TASK MATERIAL below:
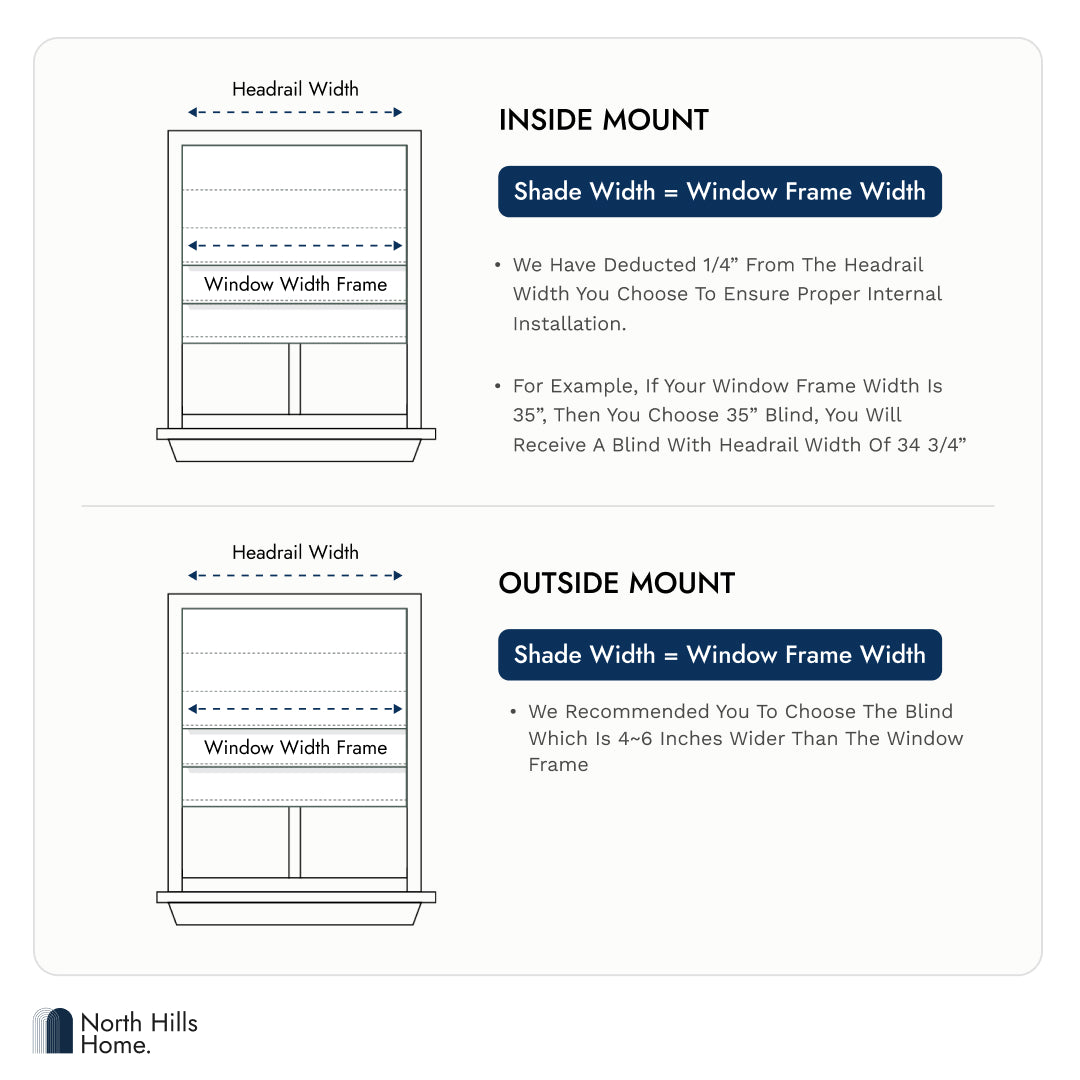 Headrail Width

Window Width Frame

INSIDE MOUNT

Shade Width = Window Frame Width

• We Have Deducted 1/4” From The Headrail Width You Choose To Ensure Proper Internal Installation.

• For Example, If Your Window Frame Width Is 35”, Then You Choose 35” Blind, You Will Receive A Blind With Headrail Width Of 34 3/4”

Headrail Width

Window Width Frame

OUTSIDE MOUNT

Shade Width = Window Frame Width

• We Recommended You To Choose The Blind Which Is 4~6 Inches Wider Than The Window Frame

North Hills Home.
End of TASK MATERIAL.
YOUR ASSIGNMENT:
Whenever a line above holds the word "Choose", include it in your count, and report nothing but that count.

TASK ANSWER:
3